Read the record as a single varchar column
(8.5) Use a transformer with looping to build the pivoted output records
(pre-8.5) Use a transfomer with multiple output links to build the pivoted records and funnel them together, or use a buildop/custom operator

Any version: Use awk/perl/C/C++ with an external source stage/SeqFile filter/beforeJob ExecSH to do the pivoting outside of DS.

Regards,

dsuser7 · Post by **dsuser7** » Wed Mar 09, 2011 10:47 am

jwiles wrote:I think similar requirements have been discussed here just recently, but:

Read the record as a single varchar column
(8.5) Use a transformer with looping to build the pivoted output records
(pre-8.5) Use a transfomer with multiple output links to build the pivoted records and funnel them together, or use a buildop/custom operator

Any version: Use awk/perl/C/C++ with an external source stage/SeqFile filter/beforeJob ExecSH to do the pivoting outside of DS.

Regards,

Thanks for the reply JWiles.
I have tried using BuildOps but couldn't really go too far as I didn't knew what needs to be put in the PreLoop,Per-record and PostLoop.
I have read the material that comes with product but really couldn't figure out how to do it.
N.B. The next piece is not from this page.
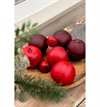 Äpple rött med stick 35mm Pris/st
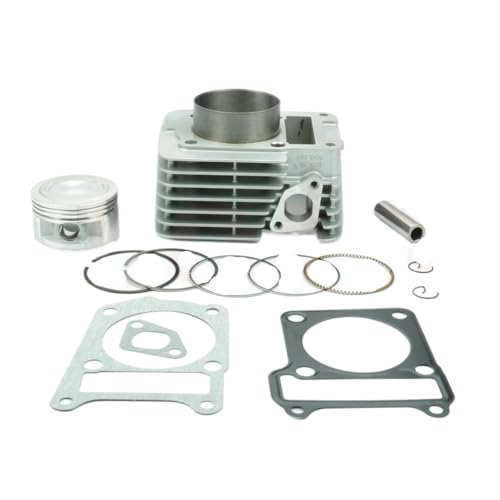 Árbol de levas de 62 mm para cilindro que optimiza la compresión en motos YBR125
jwiles · Post by **jwiles** » Wed Mar 09, 2011 11:02 am

The BuildOp interface essentially presents a framework/IDE for coding C++ logic within DS Designer. The three sections--Pre-Loop, Per-Record and Post-Loop--would contain logic to be performed during job initialization, processing records and end-of-job respectively.

Too much more to go into than is appropriate for the forum, tho.

Regards,

ray.wurlod · Post by **ray.wurlod** » Wed Mar 09, 2011 3:23 pm

Attend the IBM Advanced DataStage class. You will learn about, and do, construction of a working Build stage.

ray.wurlod · Post by **ray.wurlod** » Wed Mar 09, 2011 3:32 pm

This is more easily accomplished with a server job, in which the Sequential File stage has a "missing column" rule.